In the early hours of Saturday, a law took effect in the United States that bars the Federal Reserve from issuing its own digital dollar for four years. The bill became law without President Donald Trump's signature, even though his refusal had nothing to do with crypto. For the market, this means private stablecoins like USDT and USDC will stay free of a government-issued competitor at least until 2031.
What exactly happened with the housing bill?
The law in question is the 21st Century ROAD to Housing Act, a broad affordable-housing package. A CBDC, or Central Bank Digital Currency, would be an official digital version of the dollar issued by the central bank itself rather than a private company, unlike USDT or USDC. The ban on such an instrument ended up in the housing bill almost by accident, tacked on as a separate Republican amendment after earlier attempts to slip it into the FISA surveillance bill. The housing part itself had wide bipartisan support, and the White House had even set up a stage for a signing ceremony.
At the last minute, though, Trump refused to sign. In a Truth Social post he said he was protesting the Senate's failure to pass a separate bill, the SAVE America Act, on voter citizenship checks. That demand has nothing directly to do with crypto or the Fed.
The president framed the stakes even higher. Without such a law, he argued, Republicans stand to lose control of the House in the midterms, where Democrats are already favored to win a majority. None of that logic touches the digital dollar directly, but it's the reason the entire package nearly got stuck in the Oval Office.
How did the bill become law without the president's signature?
The U.S. Constitution has a ten-day rule. If Congress sends a passed bill to the president and he neither signs it nor vetoes it within ten days, excluding Sundays, it becomes law anyway. Trump chose exactly that path: no signature, but no formal veto either.
Why ban CBDC specifically, and not something else?
A government digital dollar has irritated crypto markets for years. Republicans call it a surveillance risk for citizens' finances, even though the Fed itself never had serious plans to launch one. Even before new Fed chair Kevin Warsh took over, leadership had openly said such a project would need explicit backing from the White House and Congress, backing that simply doesn't exist.
While Washington shelves its own digital dollar for years, Europe is moving the other way. A European Parliament committee approved a digital euro bill in late June. Every major regulator moves at its own pace, and this time the U.S. deliberately chose to pause.

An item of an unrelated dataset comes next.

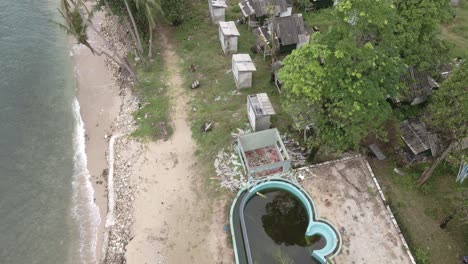 aerial-birds-eye-view-dolly-shot-of-a-abandoned-derelict-destroyed-beach-resort-from-with-broken-down-bungalows-on-a-beach-in-Thailand,-the-effects-of-covid-19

- Stated reason: the demand to pass the SAVE America Act on voter identity checks
- The Senate ran out of time to vote on that bill before the session ended
- Trump never issued a veto, so the housing bill became law on its own
- Similar CBDC-ban attempts had already surfaced in other bills, including FISA
- The White House had already built a stage for the signing ceremony, but it never took place
"I will not sign the Housing Bill, which has been fully approved by Congress and sent to the White House, in protest over the fact that the United States Senate is not capable of passing the SAVE America Act."
- Donald Trump, President of the United States, from a Truth Social post on July 10, 2026
What does this mean for stablecoins and the market?
The most practical effect was that the government is temporarily out of the running as a competitor to private stablecoin issuers. Circle, for instance, just secured an OCC trust bank charter and can now grow USDC without worrying that the Fed might suddenly launch its own digital dollar. Bitcoin barely moved on the news, holding near $64,195, which suggests the market didn't see this as a surprise. It's not the only sign this week that Washington's regulatory pendulum is swinging toward crypto. The OCC just cleared a bank charter for Sony Bank, too, which is planning its own dollar-pegged stablecoin.
The ban only runs through the end of 2030, so the digital-dollar question was postponed, not closed. Europe and China are still pushing ahead with their own state-backed digital currencies, and the topic will likely land back in Washington sooner or later.
What comes next?
The bigger question now hangs over a different bill, the Digital Asset Market Clarity Act, which would set the rules for crypto exchanges and tokens and decide whether the SEC or the CFTC oversees spot trading. The crypto industry has already spent roughly $189 million lobbying to push it through.
Trump has shown he's willing to block even popular legislation to get his own demands met. If Congress finally passes the CLARITY Act this summer, he could easily pull the same move again, and its fate could once more come down to a countdown of days rather than a signature.